When I made this GIF I was thinking the animations needed tweaking, but looking at it now I think it’ll be hard to know until I get some basic enemies in there.
I was going to write a big long thing about “indie platformers” and the expected design language that people have and why it’s probably actually kinda western centric which is code for kinda racist, but like… I feel like I’ll only go into it if there are people that want me to hear it.
Anyways, while the game isn’t about racing or even going fast, I implemented time trials to see if you could if you wanted to. I think it’s especially pertinent because the game is about breaking those indie game platformer rules. If you’re interested in running the time trial footrace, DM me and I’ll send you a file. It’d be cool to see people run the courses.

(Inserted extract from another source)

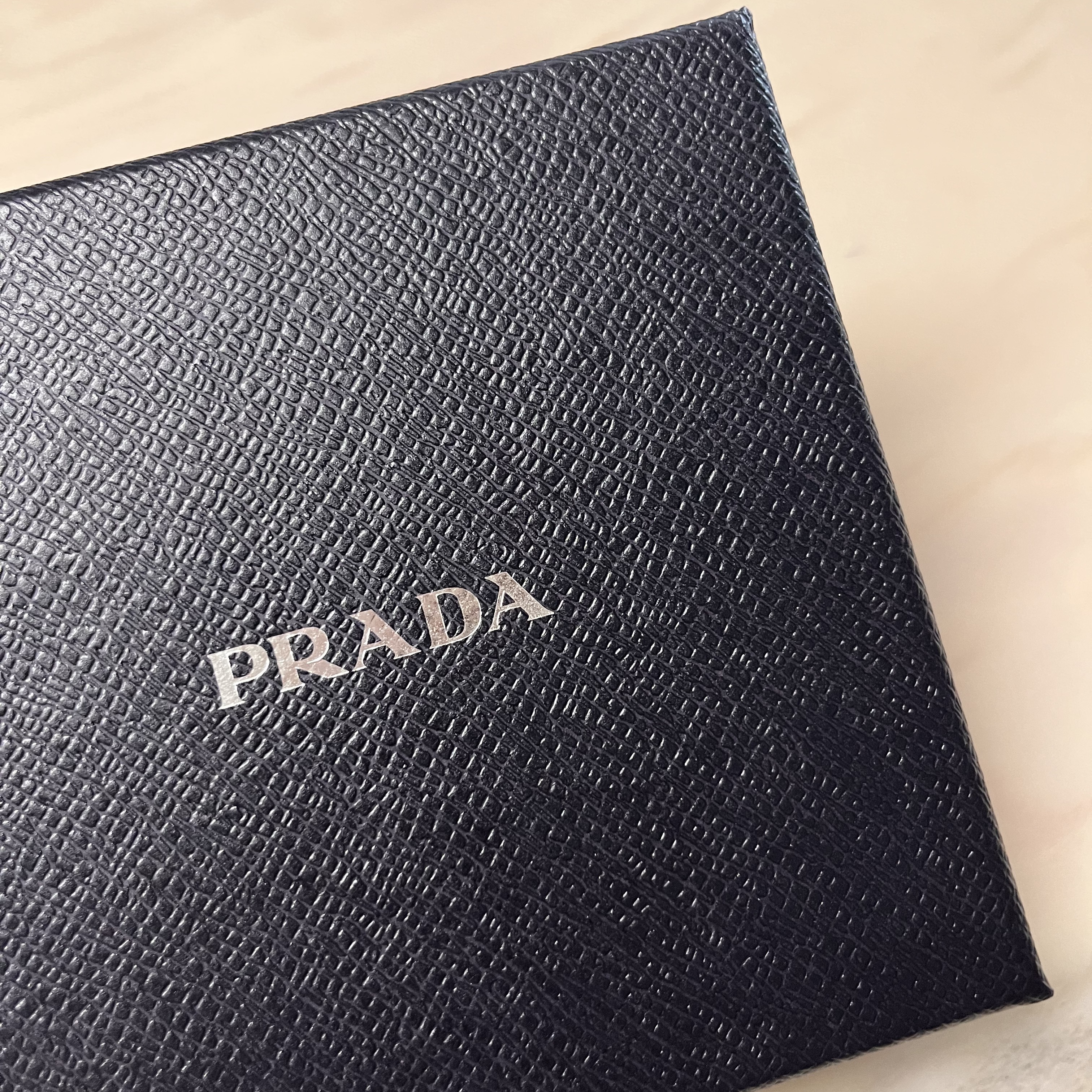 Prada Small Saffiano Leather Wallet Black 착용 스타일 - 2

I’m curious too, especially as I trace modern indie platformers back through Newgrounds & flash portals, a wave of kids trained on Nintendo, and distinct from the older Western platformer traditions of huge maze squares like Apogee and iD platformers (moving into Shiny platformers with that same disorganized vertical density) or cinematic platformers like Prince of Persia.
It’s not the specific designs, but the codification of best practices throughout English speaking interweb users vs. non English speaking interweb users. It’s coyote time and jump buffering and even the physics of “good gamefeel” being snappy. This has been happening since at least that time Phil Fish and that panel of “made it” indies said Japanese games sucked.

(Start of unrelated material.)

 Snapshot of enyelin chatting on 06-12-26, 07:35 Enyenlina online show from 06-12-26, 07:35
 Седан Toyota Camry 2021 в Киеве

The most obvious thread of this (to me) starts with someone like M Thorson who genuinely makes a good game or even a good game thing into a thing. But then it continues with the small sphere of interconnected western indie game fans tweet and retweeting and agreeing that “oh right this is how you make a platformer” or “something’s off w/ this platformer, did you add that thing?”
I’ve been posting my stuff all around my usual forums, and inevitably I’ll get hit with that same tweet threads or articles further expounding on how to make a good platformer. They all say the same thing. And if it’s not those threads it’s an amateur game designer who did read those articles or tweet threads rebuffing the thing in the game that’s different because it’s, well, different. And, honest to god, if I read a game review where the reviewer is affected by this thing? It’s like, wow ok. It’s like some lame videogame geneology of morals crossed up with game design. And it’s extra egregious because the medium is all about possibility spaces.